We were poised so relatively near Dr. King’s envisioned mountaintop, we can now perhaps recognize. But maybe there’s some flaw in our less-than-perfect makeup as a species that simply will not permit us to ever finally get to it. Some people point to quantum theory notions of parallel universes, some like me see such multiverses in byproducts of a reality that confronts us in every microsecond with choice confronting a menu of possibilities.
We’ve had the luxury in recent decades to sit back and contemplate how awful it must have been to live through two world wars, the Holocaust and the human sacrifices of the last 110 years and what sacrifices were required to restore a sense of progress overall. But we’d fallen into a complacency that brought us short of the vigilance required to ensure that none of our past horrors would repeat.
So now we are again in the thick of it. Now it is 1931 Germany, or so, except that there is no telling how much evil we are, indeed, capable of from here on. If there’s anything truly shocking from the last few days, it is seeing how flatly and completely our leaders have condescended to this new reality.
On the day of Trump’s inauguration this week, a friend posted a famous poem by W.H. Auden that testified to “ironic points of light.” It was designed to offer hope in the form of small acts of kindness or resistance that can carry us through in the midst of darkness and apathy.
That poem is titled, “September 9. 1939,” and Auden wrote it in response to news that very day of the onset of the inevitably dreaded second world war that began when Hitler invaded Poland.
Auden opened the poem as one who was sitting in a New York City dive bar when first hearing news of the invasion: “I sit in one of the dives on Fifty-second Street, uncertain and afraid, as the clever hopes expire of a low dishonest decade: Waves of anger and fear circulate over the bright and darkened lands of the earth, obsessing our private lives; the unmentionable odour of death offends the September night.”
He went on to then conclude, “All I have is a voice to undo the folded lie, the romantic lie in the brain of the sensual man-in-the-street and the lie of Authority whose buildings grope the sky: there is no such thing as the state and no one exists alone; hunger allows no choice to the citizen or the police; We must love one another or die.
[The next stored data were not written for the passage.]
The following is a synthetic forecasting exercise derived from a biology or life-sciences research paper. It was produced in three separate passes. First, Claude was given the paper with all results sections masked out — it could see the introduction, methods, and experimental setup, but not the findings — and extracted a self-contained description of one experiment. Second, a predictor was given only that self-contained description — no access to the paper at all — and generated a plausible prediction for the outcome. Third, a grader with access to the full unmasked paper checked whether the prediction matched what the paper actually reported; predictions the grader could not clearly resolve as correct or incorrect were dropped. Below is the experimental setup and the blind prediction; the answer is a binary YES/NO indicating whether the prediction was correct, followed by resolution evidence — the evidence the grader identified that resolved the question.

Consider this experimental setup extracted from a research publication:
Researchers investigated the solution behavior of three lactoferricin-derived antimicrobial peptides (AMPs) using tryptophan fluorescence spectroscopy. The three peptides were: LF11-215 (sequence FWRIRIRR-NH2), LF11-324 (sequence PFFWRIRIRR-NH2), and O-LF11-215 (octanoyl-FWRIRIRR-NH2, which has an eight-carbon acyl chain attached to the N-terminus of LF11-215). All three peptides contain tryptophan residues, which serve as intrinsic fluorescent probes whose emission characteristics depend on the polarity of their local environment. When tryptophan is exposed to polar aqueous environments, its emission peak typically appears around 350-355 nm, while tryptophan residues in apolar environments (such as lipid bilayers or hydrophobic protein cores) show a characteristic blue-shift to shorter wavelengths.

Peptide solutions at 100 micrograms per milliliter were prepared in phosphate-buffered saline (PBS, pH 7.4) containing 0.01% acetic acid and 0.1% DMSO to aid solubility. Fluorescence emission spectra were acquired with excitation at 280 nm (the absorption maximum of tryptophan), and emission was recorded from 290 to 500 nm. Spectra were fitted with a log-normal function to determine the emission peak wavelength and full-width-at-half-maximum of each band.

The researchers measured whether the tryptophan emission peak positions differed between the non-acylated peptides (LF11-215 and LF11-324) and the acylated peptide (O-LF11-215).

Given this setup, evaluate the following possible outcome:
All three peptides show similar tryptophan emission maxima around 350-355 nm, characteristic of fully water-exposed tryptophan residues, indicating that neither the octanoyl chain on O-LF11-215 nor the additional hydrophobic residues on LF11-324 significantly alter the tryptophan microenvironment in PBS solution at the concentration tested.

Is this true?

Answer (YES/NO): NO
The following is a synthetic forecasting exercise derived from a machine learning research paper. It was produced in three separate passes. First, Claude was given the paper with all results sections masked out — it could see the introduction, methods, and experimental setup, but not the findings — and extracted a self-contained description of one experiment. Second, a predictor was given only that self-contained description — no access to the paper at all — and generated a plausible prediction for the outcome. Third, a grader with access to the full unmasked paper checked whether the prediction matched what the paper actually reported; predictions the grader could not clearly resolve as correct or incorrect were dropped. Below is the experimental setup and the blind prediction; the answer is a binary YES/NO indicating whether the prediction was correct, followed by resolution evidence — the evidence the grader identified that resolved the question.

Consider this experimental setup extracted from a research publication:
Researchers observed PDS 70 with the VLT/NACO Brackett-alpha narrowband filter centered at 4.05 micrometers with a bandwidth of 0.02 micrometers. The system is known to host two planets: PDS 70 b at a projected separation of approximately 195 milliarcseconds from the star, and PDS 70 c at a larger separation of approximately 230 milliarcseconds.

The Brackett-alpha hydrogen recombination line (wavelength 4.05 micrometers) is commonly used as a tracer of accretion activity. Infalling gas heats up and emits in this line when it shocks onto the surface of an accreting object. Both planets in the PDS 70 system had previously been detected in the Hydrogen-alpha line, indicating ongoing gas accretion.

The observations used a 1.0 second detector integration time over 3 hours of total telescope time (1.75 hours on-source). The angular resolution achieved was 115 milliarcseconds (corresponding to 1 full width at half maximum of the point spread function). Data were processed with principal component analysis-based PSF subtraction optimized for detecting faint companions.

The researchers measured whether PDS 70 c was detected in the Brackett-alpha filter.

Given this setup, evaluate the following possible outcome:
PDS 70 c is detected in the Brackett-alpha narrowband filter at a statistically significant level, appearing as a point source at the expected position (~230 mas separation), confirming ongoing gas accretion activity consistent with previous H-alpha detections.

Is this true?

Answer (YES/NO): NO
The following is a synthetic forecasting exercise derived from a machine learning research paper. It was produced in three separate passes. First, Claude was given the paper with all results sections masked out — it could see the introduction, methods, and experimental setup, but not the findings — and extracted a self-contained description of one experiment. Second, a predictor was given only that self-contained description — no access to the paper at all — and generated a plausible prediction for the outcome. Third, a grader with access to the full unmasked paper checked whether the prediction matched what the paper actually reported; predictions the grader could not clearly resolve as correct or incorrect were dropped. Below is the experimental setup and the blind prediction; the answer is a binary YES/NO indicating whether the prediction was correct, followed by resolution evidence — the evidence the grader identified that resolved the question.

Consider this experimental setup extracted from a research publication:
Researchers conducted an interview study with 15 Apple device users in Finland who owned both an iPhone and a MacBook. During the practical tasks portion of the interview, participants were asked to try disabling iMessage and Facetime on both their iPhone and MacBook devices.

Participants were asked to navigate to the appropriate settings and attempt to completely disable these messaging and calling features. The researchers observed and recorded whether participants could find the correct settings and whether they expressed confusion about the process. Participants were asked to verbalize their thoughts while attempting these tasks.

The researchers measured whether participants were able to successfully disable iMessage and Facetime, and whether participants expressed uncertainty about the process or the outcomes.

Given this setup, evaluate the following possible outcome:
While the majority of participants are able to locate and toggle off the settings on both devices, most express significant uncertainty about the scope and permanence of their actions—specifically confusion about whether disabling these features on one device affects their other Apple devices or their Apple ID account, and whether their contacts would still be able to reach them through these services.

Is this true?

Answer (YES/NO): NO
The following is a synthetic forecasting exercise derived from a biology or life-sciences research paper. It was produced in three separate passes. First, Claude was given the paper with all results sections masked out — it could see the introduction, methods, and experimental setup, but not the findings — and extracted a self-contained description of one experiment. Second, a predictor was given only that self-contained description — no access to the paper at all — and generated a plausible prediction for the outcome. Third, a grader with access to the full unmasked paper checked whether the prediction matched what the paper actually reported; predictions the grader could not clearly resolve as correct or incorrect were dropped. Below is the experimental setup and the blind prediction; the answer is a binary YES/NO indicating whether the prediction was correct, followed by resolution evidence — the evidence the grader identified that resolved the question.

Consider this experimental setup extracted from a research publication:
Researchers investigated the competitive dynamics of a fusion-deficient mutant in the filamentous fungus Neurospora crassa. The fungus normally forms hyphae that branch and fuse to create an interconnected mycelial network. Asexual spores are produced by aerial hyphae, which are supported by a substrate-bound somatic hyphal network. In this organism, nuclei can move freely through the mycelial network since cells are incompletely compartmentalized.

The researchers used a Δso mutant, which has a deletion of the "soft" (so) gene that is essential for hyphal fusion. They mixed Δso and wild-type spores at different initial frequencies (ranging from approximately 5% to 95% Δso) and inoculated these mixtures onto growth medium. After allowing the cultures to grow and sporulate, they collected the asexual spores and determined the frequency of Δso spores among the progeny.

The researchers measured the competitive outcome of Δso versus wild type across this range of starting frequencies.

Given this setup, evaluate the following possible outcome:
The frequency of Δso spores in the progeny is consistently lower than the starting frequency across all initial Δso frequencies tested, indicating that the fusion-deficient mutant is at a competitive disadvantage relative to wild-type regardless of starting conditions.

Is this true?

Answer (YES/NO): NO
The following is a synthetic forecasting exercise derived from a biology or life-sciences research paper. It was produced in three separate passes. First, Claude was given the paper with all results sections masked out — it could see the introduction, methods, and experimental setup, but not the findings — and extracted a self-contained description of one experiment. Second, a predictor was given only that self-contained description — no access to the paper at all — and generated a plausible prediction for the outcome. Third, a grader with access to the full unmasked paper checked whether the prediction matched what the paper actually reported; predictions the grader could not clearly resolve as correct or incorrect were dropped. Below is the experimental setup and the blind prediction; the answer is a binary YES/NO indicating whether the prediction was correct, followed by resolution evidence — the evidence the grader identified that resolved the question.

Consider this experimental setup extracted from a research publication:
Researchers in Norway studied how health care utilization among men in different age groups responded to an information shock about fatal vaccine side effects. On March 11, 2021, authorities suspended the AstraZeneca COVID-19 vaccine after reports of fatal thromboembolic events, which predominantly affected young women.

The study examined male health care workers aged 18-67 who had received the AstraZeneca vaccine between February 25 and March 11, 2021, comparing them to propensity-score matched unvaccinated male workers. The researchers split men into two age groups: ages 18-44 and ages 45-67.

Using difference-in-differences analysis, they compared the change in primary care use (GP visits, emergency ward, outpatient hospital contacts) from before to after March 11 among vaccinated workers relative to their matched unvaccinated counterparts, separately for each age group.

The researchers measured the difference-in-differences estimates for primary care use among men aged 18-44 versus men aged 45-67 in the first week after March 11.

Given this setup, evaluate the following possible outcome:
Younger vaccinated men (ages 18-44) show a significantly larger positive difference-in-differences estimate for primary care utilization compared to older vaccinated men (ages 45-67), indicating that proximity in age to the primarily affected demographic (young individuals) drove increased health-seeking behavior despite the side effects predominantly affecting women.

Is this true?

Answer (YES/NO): NO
“Defenceless under the night, our world in stupor lies; yet, dotted everywhere, ironic points of light, flash out wherever the just exchange their messages: May I, composed like them, of Eros and of dust, beleaguered by the same negation and despair, show an affirming flame.”
How little did Auden know, or could have even imagined, what proceeded to happen, the thousands upon millions of lives lost. Auden later became highly critical of this poem of his, doubting its optimistic tone that issued from that day, unaware as he was of the multitude of horrors that were to come.
Still, his poem today gives us a glimpse of what life was like in that respite between the two world wars that some came to call “the long weekend,” or just a pause in a 1914-1945 conflict that eventually cost over two hundred million lives in total from among the world’s most ostensibly civilized nations.